RUSSELL: In terms of practicalities, this is an English language book about a Welsh community. Are you doing the lettering in a way that it could be easily translated?
TRISTRAM: It’s all on its own layer, or layers, I used a font rather than hand lettering, so that would be a pretty straightforward thing for a Welsh publisher to adapt.
RUSSELL: People in The Noisy Valley have a lot of stories… their interactions with protests fold back into their own stories and how they think of themselves.
TRISTRAM: Everyone’s life is intertwined with everything else that they do. I usually approach stuff by trying to think of my own experiences. How did I feel about it? Is there a story there? And I think that’s the kind of story I like telling really is personal experiences. it’s much more interesting to hear about the little day to day experiences of miners’ families than to read about what Margaret Thatcher did in Parliament. It’s all part of the same story, but I’m most interested in the little details that could get lost.
RUSSELL: Are you planning to include footnotes in the book about the context or the results of the different protests?
TRISTRAM: No, I don’t think so. I think largely they are just embedded in the stories themselves. So when people tell you a story about something that happened it sort of finishes off quite nicely – people came together and they made a change. Or didn’t. I think people sort of wrap it up for themselves.

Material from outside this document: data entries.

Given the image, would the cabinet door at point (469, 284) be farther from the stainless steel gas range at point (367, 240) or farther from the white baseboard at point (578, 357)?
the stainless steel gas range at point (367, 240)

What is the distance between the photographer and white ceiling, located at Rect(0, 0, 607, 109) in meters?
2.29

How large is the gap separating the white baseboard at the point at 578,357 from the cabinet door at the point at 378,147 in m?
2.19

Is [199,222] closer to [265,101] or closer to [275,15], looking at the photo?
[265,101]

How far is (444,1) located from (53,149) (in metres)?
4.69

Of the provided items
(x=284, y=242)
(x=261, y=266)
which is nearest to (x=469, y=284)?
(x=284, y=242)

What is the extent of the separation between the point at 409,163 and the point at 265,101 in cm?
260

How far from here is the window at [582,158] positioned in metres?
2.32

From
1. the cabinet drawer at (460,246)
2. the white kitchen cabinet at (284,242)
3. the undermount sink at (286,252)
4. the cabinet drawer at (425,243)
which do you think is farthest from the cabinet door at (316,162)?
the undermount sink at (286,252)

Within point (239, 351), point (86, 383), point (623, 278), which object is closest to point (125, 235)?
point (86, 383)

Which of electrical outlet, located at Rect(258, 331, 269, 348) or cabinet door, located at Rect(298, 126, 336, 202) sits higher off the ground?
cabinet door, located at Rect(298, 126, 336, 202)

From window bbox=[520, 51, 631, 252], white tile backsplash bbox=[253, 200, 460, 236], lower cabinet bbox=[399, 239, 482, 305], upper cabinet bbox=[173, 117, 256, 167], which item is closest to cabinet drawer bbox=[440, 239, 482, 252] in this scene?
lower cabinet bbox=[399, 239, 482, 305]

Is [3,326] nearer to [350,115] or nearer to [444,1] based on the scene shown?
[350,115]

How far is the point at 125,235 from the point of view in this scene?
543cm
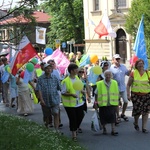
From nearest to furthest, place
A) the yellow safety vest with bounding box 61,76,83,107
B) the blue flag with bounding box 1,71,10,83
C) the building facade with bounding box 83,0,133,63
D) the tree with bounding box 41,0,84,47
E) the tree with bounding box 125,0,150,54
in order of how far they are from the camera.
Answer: the yellow safety vest with bounding box 61,76,83,107
the blue flag with bounding box 1,71,10,83
the tree with bounding box 125,0,150,54
the building facade with bounding box 83,0,133,63
the tree with bounding box 41,0,84,47

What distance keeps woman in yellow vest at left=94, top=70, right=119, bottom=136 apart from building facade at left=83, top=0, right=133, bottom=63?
35.3m

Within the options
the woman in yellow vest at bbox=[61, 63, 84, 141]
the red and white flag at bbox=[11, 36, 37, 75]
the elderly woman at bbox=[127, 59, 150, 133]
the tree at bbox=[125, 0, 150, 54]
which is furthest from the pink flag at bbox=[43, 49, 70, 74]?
the tree at bbox=[125, 0, 150, 54]

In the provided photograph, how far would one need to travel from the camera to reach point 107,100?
10281 mm

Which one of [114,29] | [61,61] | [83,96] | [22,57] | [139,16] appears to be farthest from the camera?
[114,29]

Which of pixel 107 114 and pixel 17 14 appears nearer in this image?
pixel 17 14

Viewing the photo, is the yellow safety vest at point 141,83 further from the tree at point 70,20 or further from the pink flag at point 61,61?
the tree at point 70,20

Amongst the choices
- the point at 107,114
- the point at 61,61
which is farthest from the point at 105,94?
the point at 61,61

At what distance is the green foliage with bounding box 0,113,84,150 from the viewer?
8.19m

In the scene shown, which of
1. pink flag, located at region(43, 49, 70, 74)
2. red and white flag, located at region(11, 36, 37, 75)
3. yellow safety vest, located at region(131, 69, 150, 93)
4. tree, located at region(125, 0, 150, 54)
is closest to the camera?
yellow safety vest, located at region(131, 69, 150, 93)

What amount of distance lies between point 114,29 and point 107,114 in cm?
3726

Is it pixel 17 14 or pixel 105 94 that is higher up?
pixel 17 14

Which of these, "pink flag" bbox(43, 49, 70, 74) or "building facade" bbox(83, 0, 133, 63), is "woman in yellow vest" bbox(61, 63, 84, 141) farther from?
"building facade" bbox(83, 0, 133, 63)

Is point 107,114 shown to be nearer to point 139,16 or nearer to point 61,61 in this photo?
point 61,61

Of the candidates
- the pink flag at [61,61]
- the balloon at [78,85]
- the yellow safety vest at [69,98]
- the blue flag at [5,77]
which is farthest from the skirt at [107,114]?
the blue flag at [5,77]
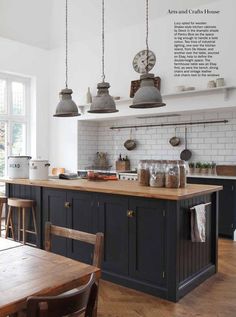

RUSSELL: How is The Noisy Valley going to come out?
TRISTRAM: Watch this space? The Workers Gallery have been really, continually, supportive – sending me ideas for grants I could apply for and suggesting publishers that deal with Welsh books.
When I put in for Arts Council funding – because of course, it’s Arts Council England, it’s quite a hard sell. This is about Wales, but, it has universal application across the country.
To be honest, I’ve just sort of put aside all thought of where this is going, how are we going to get it out to people, for now because I’m just going to finish drawing it.
The Workers Gallery really wanted to amplify the voices of local people. And, you know, I don’t know if it’s true or not, but one of the things they said was just the act of an artist coming, paying attention and wanting to listen and depict these people was really validating in itself.